Generally, if a manufacturing job is the only available job in town, you take it, move (if you can afford to), or go hungry.
I can see how, especially in the USA, this might be what you hear. Are you open to some simple facts on the ground illustrating how this isn't really accurate?
In terms of contributions, the results are real and measurable: https://www.epi.org/publication/briefingpapers_bp143/ on average 20% increase in wages and 28% increase in total compensation. Typically wages increase across the board, however lower-wage workers see higher percentage increases. That doesn't equate to higher-wage workers getting lower wages in unionized industries, though. There's a concept called "the union wage premium" that holds time and time again, wherein union jobs, no matter the skill level, on average pay 10% more.
Union workers also usually have better pension plans and more vacation time.
> I also don't think that people should all get the same pay or collectively bargain. Some people work harder, invest more in their skills, bring a better attitude, etc. They should get paid more.
Unions aren't communist dictatorships, depending on the union and industry there'll still be pay tiers based on seniority and skill. And, on average, you will simply see higher pay, no matter your skill level. If you truly believe that you're the 1% of stellar worker and are compensated as such, and might make less under the union, first I'd point out that that doesn't really happen, and second I'd point out, there's always a better worker. Seems to me better to err on collective bargaining and seeing your coworkers as allies rather than your bosses, considering incentives.
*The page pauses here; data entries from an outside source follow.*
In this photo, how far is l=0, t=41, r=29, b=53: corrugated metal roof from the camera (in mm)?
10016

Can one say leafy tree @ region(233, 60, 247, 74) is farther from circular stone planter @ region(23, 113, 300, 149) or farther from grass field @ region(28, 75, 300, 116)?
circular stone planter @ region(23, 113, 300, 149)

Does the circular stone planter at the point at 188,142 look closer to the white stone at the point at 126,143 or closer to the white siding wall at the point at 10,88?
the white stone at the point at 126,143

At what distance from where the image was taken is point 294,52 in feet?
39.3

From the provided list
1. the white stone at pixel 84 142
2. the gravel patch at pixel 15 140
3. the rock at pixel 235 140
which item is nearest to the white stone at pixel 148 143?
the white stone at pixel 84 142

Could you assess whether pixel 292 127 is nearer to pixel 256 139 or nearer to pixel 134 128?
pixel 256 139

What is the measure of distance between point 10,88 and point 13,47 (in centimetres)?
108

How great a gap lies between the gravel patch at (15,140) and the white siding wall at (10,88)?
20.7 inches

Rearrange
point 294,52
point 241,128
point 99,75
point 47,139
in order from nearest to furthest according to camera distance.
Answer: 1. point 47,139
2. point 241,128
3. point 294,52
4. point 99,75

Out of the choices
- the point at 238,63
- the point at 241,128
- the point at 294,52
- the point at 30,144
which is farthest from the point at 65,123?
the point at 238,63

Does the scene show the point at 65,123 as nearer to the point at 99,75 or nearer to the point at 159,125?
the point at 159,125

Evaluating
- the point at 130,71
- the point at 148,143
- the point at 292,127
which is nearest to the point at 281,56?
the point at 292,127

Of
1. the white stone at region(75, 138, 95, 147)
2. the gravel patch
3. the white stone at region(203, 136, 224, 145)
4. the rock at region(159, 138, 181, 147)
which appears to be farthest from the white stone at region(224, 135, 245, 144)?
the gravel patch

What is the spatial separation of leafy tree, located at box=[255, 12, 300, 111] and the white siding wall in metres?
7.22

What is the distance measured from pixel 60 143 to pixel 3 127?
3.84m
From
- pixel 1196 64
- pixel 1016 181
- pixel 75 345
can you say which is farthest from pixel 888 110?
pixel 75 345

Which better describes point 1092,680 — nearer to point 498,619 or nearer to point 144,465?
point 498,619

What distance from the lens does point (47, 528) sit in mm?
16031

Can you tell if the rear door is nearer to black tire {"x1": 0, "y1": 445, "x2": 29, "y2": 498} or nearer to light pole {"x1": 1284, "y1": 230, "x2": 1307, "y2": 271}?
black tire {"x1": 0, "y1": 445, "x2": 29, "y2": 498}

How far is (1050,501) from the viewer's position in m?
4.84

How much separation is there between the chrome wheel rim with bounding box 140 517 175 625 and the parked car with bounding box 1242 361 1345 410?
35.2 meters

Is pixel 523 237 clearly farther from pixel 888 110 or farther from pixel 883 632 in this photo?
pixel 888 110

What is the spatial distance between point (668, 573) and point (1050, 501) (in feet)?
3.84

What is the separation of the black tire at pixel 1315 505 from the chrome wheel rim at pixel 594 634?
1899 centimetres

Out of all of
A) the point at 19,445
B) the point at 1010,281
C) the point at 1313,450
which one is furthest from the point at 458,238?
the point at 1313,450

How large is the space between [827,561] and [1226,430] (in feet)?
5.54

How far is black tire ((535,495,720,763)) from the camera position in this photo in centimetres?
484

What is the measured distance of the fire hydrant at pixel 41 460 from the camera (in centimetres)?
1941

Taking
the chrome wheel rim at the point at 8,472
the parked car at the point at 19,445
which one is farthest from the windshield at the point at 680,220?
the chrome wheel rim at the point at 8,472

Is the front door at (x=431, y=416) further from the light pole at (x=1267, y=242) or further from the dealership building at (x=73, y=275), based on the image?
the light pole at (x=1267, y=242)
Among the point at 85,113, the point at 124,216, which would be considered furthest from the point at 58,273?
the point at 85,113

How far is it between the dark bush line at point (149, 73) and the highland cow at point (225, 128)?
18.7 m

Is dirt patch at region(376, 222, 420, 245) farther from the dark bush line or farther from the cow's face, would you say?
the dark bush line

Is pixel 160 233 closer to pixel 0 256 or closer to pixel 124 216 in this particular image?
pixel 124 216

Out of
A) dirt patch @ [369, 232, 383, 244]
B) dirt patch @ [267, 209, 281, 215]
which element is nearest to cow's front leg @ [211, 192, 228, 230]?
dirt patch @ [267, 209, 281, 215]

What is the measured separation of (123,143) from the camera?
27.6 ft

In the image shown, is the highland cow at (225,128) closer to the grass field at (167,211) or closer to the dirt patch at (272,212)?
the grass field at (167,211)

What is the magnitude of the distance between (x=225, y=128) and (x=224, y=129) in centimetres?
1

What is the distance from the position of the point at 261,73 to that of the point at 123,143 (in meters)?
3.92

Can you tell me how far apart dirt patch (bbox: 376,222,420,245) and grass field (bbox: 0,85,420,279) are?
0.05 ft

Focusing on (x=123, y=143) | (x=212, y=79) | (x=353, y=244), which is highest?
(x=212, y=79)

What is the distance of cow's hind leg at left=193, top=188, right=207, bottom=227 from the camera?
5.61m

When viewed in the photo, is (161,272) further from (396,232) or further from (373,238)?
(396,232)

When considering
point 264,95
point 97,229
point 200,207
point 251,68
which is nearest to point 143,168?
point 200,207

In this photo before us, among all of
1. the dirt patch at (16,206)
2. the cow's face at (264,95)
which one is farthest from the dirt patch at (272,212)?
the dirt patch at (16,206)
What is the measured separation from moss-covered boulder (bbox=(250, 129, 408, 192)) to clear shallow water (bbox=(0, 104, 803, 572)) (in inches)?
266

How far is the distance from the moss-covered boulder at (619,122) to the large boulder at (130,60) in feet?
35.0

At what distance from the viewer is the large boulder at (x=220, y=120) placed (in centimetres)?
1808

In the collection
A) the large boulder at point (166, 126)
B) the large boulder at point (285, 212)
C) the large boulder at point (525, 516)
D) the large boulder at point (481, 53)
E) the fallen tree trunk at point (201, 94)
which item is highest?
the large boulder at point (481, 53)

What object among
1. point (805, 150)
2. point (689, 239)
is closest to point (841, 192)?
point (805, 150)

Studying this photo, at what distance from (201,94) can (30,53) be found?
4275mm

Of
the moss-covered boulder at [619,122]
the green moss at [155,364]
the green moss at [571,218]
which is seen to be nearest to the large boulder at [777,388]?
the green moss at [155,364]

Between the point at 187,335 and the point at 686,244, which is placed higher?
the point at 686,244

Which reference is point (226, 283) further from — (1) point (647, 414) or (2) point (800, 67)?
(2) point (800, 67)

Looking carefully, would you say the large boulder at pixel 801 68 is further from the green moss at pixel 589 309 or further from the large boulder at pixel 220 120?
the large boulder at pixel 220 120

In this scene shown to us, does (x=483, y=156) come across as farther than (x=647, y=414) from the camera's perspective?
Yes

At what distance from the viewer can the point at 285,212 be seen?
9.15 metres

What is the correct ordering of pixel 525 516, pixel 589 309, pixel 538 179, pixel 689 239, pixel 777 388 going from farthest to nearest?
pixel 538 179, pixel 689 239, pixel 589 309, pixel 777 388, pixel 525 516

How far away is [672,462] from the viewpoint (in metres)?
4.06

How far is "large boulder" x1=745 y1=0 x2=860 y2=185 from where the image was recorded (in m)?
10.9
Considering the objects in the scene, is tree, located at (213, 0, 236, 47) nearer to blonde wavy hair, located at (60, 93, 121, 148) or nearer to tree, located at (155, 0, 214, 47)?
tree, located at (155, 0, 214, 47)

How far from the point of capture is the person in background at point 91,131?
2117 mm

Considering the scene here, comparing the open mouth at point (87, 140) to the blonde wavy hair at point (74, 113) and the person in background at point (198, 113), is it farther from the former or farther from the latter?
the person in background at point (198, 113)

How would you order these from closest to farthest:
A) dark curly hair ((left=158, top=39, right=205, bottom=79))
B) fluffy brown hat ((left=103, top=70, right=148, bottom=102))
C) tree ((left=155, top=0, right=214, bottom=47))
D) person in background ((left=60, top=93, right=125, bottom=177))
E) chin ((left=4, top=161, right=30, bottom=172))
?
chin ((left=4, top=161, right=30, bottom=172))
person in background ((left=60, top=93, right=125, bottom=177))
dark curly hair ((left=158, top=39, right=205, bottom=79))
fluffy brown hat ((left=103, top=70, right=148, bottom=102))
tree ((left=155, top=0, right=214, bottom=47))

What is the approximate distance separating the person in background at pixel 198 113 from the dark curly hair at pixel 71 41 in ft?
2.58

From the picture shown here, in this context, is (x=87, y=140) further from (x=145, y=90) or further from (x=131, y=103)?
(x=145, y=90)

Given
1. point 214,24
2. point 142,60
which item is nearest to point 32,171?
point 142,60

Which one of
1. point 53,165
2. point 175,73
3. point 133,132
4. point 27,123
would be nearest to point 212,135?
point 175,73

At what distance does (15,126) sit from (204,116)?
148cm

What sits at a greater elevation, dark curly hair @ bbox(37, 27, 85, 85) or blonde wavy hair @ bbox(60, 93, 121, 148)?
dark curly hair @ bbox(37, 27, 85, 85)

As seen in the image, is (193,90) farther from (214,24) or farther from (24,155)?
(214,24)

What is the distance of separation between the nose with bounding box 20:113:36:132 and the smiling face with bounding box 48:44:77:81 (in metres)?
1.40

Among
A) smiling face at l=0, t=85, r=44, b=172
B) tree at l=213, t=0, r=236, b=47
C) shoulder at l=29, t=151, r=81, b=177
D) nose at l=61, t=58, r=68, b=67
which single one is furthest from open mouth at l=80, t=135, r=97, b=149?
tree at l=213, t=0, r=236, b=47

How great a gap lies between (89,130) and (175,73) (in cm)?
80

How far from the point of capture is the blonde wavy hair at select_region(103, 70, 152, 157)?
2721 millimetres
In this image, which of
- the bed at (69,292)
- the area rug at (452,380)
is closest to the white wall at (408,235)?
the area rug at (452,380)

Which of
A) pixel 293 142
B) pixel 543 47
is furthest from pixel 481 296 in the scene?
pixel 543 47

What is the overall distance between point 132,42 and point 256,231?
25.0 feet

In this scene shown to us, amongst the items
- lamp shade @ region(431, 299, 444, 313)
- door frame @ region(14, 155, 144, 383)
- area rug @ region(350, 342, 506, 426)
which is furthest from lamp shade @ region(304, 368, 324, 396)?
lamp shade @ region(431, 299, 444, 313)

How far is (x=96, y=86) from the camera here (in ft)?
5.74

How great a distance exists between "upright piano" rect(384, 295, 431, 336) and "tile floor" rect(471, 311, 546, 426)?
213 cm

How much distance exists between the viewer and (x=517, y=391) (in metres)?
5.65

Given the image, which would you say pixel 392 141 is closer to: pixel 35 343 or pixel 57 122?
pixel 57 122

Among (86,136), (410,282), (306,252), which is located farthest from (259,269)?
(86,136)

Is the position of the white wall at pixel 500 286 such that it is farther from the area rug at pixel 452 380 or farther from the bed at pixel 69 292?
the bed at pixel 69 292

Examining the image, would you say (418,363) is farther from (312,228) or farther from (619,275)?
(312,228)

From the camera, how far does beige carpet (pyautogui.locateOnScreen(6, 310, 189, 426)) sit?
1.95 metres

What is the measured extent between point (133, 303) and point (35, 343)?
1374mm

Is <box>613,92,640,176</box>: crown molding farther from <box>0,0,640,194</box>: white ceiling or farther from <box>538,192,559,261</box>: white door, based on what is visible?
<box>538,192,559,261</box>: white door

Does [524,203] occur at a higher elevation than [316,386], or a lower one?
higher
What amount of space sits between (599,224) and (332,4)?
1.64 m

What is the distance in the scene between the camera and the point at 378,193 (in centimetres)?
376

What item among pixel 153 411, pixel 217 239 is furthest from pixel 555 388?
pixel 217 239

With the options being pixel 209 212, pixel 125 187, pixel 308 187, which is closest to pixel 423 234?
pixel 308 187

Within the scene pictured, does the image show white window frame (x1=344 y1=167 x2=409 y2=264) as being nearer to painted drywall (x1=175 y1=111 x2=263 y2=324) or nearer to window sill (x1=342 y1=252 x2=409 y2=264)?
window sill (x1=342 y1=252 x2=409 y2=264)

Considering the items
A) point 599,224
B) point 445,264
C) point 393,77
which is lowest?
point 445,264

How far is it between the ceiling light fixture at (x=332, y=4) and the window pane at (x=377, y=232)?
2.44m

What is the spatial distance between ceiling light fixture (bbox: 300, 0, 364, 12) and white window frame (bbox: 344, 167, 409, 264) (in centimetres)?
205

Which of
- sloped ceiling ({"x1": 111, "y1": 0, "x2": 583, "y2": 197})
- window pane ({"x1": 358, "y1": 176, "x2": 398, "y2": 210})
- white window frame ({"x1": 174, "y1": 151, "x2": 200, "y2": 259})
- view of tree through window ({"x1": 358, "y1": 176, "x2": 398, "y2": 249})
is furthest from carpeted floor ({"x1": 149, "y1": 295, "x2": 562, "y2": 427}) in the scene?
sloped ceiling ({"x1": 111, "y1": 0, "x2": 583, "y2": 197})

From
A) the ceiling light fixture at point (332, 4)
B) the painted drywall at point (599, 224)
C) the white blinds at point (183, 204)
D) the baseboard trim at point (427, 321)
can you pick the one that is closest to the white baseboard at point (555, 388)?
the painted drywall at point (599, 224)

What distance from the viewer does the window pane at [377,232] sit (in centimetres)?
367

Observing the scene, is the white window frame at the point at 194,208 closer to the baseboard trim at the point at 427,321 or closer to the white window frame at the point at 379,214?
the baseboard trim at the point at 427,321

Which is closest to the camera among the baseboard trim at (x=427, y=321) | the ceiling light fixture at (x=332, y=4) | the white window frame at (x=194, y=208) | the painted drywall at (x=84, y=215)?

Not to mention wages aren't the only thing on the table: benefits like time off, health care, whether the company can lay a bunch of people off, etc, are all protections you simply can't bargain for on your own no matter what kind of 100x engineer you are. See: all the stellar engineers that Google laid off (after they axed the contractors, they came top down from their priciest engineers it seems!).
I would challenge you: from whom are you typically hearing anti-union propaganda? In my experience it's from people and entire industries that are clearly and objectively financially motivated to be opposed to unions.
For the above, imaging those machine operators are airline pilots.
You're thinking of management.
And how often in the past 20 years have you seen that backfire and end up with the best employees
1. being stalled for a promotion because they are "too important to promote". Or worse, promoted for no extra pay but extra responsibilities
2. fail to negotiate a small raise and then move to a new company for a big raise... only for the company to hire someone for more than that employee asked for.
3. get kicked out anyway because they were "overpaid", only to have the company fold without their knowledge that kept a million dollar service afloat
4. get passed up for another employee due to nepotism, office poliics, or a variety of other scandals waiting to happen
5. stand up for themselves and their team against legally dubious plans, only to get kicked out and then the company gets sued later.
Companies consistently show they don't care about talent, nor do they encourage retention. If they want to stay a revolving door, why hope that working harder will get you noticed?
Clearly it’s not a case of one being better than the other. It’s great we have the choice. Unions are good for some types of people and job but terrible for others.
No matter how MB management feels about Alabama and its laws, stockholders would hang 'em from lamposts if they shut down that plant on a whim.
The 600M wouldn't mark down to zero if they decided to shut it down.
That plant has been in operation for almost 30 years without a union.
The UAW staffing rules are probably a bigger sticking-point than the dollar-amount of salary.
I just did that, not because I agree, but because a lot of people in IT have the similar view. Discussing and refuting that view is essential.